Results: The authors evaluated RubiksNet against state-of-the-art action recognition networks designed for efficient computation, such as I3D, using the Something-Something dataset of clips that represent human actions. RubiksNet achieved top-1 accuracy of 46.5 percent compared to I3D’s 45.8 percent, and it executed 10 times fewer floating point operations during classification. RubiksNet more than doubled the accuracy of other methods that used a similar number of operations.

Why it matters: Video is ubiquitous, and we could do a lot more with it — in terms of search, manipulation, generation, and so on — if machines had better ways to understand it.

We’re thinking: Hopefully reading this overview of RubiksNet was less confusing than trying to solve a Rubik’s Cube!

Standards for Testing Medical AI

New guidelines for reporting on experiments with medical AI aim to ensure that such research is transparent, rigorous, and reliable.

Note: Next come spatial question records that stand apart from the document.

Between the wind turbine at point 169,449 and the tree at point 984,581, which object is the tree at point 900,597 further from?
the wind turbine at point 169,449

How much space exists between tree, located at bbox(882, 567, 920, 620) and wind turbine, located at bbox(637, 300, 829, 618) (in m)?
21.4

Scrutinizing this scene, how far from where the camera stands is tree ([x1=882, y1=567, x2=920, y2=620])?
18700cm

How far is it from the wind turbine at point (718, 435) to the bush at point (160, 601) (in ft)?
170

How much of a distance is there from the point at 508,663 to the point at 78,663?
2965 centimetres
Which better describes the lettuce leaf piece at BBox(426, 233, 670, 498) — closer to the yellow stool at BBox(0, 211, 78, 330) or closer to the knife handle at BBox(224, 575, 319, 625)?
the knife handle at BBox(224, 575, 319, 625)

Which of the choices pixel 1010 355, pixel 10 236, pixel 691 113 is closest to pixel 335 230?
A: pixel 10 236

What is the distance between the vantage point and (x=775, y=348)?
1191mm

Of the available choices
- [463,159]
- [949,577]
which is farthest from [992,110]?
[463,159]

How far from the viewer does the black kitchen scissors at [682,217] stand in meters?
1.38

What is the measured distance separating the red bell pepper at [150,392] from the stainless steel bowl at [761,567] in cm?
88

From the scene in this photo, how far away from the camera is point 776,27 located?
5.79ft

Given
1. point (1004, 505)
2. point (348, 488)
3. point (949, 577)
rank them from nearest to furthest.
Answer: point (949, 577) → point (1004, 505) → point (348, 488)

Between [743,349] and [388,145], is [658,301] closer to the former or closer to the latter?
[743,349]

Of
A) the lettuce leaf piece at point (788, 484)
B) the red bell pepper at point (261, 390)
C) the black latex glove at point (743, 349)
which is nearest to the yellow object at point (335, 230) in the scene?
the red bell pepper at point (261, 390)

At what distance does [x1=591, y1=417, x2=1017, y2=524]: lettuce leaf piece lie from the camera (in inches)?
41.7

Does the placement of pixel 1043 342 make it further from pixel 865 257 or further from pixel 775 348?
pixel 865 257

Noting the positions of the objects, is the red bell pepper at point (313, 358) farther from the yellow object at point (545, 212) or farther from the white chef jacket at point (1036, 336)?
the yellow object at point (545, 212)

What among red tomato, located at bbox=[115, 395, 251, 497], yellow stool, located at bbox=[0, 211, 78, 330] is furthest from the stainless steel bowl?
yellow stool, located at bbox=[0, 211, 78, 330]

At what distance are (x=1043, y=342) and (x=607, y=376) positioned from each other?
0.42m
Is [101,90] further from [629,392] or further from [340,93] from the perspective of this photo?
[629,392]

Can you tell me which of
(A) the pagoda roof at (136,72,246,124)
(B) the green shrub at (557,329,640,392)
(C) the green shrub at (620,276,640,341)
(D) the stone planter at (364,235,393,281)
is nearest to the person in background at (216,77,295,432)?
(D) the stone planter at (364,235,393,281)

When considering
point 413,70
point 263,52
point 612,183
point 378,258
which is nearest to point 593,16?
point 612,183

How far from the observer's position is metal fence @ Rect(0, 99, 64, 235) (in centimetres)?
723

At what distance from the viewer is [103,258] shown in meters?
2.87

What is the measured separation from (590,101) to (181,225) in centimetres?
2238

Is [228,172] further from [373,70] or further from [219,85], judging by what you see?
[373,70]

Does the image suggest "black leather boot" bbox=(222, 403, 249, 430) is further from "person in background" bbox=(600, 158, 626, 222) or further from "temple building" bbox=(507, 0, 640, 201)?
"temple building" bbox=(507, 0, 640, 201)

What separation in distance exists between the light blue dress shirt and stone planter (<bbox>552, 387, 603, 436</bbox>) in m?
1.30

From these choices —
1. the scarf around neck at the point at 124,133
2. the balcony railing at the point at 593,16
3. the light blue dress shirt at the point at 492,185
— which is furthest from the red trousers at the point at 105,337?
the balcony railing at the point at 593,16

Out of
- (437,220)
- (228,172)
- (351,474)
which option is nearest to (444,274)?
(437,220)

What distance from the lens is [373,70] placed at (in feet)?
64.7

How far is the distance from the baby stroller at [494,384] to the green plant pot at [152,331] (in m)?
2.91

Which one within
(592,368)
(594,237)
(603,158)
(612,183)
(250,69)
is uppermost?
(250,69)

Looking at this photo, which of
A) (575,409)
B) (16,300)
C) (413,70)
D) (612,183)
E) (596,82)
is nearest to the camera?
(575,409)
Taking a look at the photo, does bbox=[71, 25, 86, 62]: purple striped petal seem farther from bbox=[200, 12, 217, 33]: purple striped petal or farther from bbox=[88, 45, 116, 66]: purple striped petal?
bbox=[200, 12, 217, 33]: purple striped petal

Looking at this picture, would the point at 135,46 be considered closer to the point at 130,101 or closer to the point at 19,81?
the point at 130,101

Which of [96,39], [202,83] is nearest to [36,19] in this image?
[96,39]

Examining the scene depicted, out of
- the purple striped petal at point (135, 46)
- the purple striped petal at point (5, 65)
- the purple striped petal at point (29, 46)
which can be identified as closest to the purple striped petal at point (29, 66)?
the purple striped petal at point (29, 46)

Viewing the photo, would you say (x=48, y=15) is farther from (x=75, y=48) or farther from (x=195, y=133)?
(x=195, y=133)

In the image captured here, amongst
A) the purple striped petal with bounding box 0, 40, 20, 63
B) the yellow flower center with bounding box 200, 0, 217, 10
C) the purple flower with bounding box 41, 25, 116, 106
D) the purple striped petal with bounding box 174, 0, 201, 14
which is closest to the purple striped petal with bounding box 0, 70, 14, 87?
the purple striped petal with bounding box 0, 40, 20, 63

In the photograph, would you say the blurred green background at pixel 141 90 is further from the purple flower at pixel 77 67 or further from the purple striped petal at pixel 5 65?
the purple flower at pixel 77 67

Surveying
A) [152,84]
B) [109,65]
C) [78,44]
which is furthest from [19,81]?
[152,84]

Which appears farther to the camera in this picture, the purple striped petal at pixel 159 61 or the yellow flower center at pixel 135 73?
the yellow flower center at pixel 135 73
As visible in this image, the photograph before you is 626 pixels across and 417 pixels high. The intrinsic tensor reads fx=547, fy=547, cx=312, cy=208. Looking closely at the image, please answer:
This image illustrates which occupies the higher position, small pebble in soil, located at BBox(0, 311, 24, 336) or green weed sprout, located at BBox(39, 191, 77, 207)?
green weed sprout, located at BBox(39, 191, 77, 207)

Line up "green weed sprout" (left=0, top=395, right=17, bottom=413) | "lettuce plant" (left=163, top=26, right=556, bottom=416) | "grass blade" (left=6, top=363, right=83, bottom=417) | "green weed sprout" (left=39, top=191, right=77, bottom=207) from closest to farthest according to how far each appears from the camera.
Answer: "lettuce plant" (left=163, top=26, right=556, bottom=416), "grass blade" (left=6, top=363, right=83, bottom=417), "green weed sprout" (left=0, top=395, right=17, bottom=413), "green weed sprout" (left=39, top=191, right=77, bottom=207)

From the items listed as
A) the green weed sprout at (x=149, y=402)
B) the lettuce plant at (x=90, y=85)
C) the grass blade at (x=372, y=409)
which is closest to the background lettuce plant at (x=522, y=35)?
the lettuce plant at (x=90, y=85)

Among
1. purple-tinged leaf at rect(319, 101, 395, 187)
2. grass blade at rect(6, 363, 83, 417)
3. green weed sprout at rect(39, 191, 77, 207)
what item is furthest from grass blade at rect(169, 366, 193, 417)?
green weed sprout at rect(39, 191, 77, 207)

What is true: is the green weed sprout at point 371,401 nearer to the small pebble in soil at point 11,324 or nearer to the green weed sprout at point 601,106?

What’s new: Spirit-AI and Consort-AI are complementary protocols designed to improve the quality of clinical trials for AI-based interventions.

How it works: The guidelines are intended to address concerns of doctors, regulators, and funders of technologies such as the Google tumor detector shown above.

Spirit-AI calls for clinical trials to observe established best practices in medicine. For example, it asks that researchers clearly explain the AI’s intended use, the version of the algorithm to be used, where its input data comes from, and how the model would contribute to doctors’ decisions.
Consort-AI aims to ensure that such studies are reported clearly. Its provisions largely mirror those of Spirit-AI.
Both sets of recommendations were developed by over 100 stakeholders around the world. Researchers at University of Birmingham and University Hospitals Birmingham NHS Foundation Trust led the effort.

Behind the news: Less than 1 percent of 20,500 studies of medical AI met benchmarks for quality and transparency, according to a 2019 study by researchers involved in the new initiatives.

Why it matters: These protocols could help medical AI products pass peer and regulatory reviews faster, so they can help patients sooner.

We’re thinking: The medical community has set high standards for safety and efficacy. Medical AI needs to meet — better yet, exceed — them. But the technology also poses new challenges such as explainability, and a comprehensive set of standards must address issues like that as well.